The young farmer, though highly complimented, at first said little, but

he thought hard. "Daintily reared, and perhaps of noble birth is she, but
should I gratify her desire, how can she bear the poverty to which we
are accustomed? Will she be patient, when she has to suffer hunger? Or,
shall we be separated, and that which promises love and happiness last
only a little while, to pass away, leaving gloom and sorrow behind?"
But as the days slipped along, and when he saw how kind she was to
her new mother, ever patient and self-denying in loving reverence, all
his fears were driven away like clouds before the wind. So the young
man and woman were married.
But when the full autumn-time came for the rice ears to fill and round
out, nothing was found but husk and shell. The crop was a total failure.
With heavy taxes unpaid and no food in the house, starvation loomed
before them. By winter, all were in dire distress.
Then the patient wife revealed new powers and cheered her husband,
saying,
"I can spin such cloth as was never made in this province, if you will
build me a separate room. I cannot weave here, or make the fine pattern
of red and white except when alone and in perfect silence. Build me a
room, and the money you need will flow in."
The old mother was doubtful as to her daughter-in-law's project and
even Musai was but half-hearted. Yet he went to work diligently. With
beam, and wattle, and thatch, floor of mats and window of latticed
paper, with walls made tight because well daubed with clay, he built
the room apart. There alone, day by day, secluded from all, the sweet
wife toiled unseen. The mother and husband patiently waited, until
after a week, the little woman rejoined the family circle. In her hands
she bore a roll of woven stuff, white and shining, as lustrous and pure
as fresh fallen snow. Yet here and there, a crimson thread in the stuff
did but intensify the purity of the otherwise unflecked whiteness. Pure
red and pure white were the only colours of this wonderful fabric.
"What shall we call it?" inquired the amazed husband.

"It has no name, for there is none other in the world like it," said the
fair weaver.
"But I must have a name. I shall take it to the Daimio. He will not buy,
if he does not know how it is called."
"Then," said the wife, "tell him its name is 'White Crane's-down cloth.'"
Quickly passed the snowy fabric into the hands of the lord of the castle,
who sent it as a present to the Empress in Kioto. All were amazed by it,
and the Empress commanded the donor to be richly rewarded. The
farmer husband, bearing a thousand pieces of coin in his bag, hastened
home to spread the shining silver at his mother's feet and to thank the
wife who had brought him fortune. A feast followed, and for many
weeks the family lived easily on the money thus gained.
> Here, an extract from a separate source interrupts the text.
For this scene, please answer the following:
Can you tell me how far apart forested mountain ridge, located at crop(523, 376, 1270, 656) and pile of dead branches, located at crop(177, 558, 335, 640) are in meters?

Then, when
again on the edge of need, Musai asked his wife if she were willing to
weave another web of the wonderful Crane's-down cloth.
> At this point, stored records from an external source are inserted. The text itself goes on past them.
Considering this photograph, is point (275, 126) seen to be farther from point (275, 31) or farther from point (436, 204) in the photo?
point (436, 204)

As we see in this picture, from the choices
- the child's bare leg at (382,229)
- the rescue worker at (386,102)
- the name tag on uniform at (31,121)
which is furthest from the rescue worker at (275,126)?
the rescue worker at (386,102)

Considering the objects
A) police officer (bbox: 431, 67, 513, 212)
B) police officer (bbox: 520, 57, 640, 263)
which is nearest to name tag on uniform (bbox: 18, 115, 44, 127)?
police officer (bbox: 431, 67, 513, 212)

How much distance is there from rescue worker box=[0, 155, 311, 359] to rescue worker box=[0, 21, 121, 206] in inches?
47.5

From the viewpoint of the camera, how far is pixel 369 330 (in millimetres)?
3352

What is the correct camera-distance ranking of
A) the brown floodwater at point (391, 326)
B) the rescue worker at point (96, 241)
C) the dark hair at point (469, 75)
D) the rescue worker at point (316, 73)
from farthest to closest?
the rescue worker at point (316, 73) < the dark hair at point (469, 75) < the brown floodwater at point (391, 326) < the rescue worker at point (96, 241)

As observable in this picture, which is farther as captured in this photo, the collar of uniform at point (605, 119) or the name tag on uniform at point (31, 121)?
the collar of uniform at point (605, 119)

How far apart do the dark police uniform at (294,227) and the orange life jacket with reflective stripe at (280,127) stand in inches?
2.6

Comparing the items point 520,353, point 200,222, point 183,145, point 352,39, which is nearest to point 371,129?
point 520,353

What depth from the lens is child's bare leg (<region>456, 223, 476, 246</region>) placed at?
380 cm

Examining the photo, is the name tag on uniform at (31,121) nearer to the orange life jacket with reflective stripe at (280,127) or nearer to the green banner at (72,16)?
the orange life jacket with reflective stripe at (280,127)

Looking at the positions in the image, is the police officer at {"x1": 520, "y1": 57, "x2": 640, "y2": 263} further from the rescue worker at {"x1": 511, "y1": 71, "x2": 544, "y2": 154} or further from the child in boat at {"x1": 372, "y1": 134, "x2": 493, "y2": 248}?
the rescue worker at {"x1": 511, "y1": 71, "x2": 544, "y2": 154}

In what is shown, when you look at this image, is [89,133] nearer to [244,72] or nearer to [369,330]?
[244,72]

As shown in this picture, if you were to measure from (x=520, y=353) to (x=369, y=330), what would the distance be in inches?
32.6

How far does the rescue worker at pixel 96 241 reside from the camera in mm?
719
Cheerfully she agreed, cautioning him to leave her in privacy, and not
to look upon her until she came forth with the cloth.
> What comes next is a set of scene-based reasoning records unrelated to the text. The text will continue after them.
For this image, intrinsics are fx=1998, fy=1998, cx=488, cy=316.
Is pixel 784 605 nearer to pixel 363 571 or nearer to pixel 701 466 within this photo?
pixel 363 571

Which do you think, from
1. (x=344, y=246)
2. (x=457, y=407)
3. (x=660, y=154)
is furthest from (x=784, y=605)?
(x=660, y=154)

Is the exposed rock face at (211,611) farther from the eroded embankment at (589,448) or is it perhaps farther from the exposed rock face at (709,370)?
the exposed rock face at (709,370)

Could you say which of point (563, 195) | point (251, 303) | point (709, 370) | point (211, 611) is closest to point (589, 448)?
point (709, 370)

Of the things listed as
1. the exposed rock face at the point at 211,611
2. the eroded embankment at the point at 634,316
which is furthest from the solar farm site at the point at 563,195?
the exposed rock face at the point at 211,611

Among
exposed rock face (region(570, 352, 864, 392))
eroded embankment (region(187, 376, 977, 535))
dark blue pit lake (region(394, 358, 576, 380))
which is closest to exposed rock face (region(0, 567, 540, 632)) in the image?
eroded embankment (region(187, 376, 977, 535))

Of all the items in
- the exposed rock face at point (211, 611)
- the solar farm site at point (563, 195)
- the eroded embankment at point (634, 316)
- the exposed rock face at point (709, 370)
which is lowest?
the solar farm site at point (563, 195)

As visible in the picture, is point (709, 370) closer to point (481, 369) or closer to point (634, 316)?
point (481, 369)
But alas for the spirit of prying impertinence and wicked curiosity! Not
satisfied with having been delivered from starvation by a wife that
served him like a slave, Musai stealthily crept up to the paper partition,
touched his tongue to the latticed pane, and poked his finger noiselessly
through, thus making a round hole to which he glued his eye and
looked in.
What a sight! There was no woman at work, but a noble white
crane--the same that he had seen in the field, and from whose back he
had extracted the hunter's arrow. Bending over the spinning wheel, the
bird pulled from her own breast the silky down, and by twining and
twisting made it into the finest thread which mortals ever beheld. From
time to time, she pressed from her heart's blood red drops with which to
dye some strands, and thus the weaving went on. The web of the cloth
was nearly finished.
Musai astounded looked on without moving, until suddenly called by

his mother, he cried out in response, "Yes, I'm coming."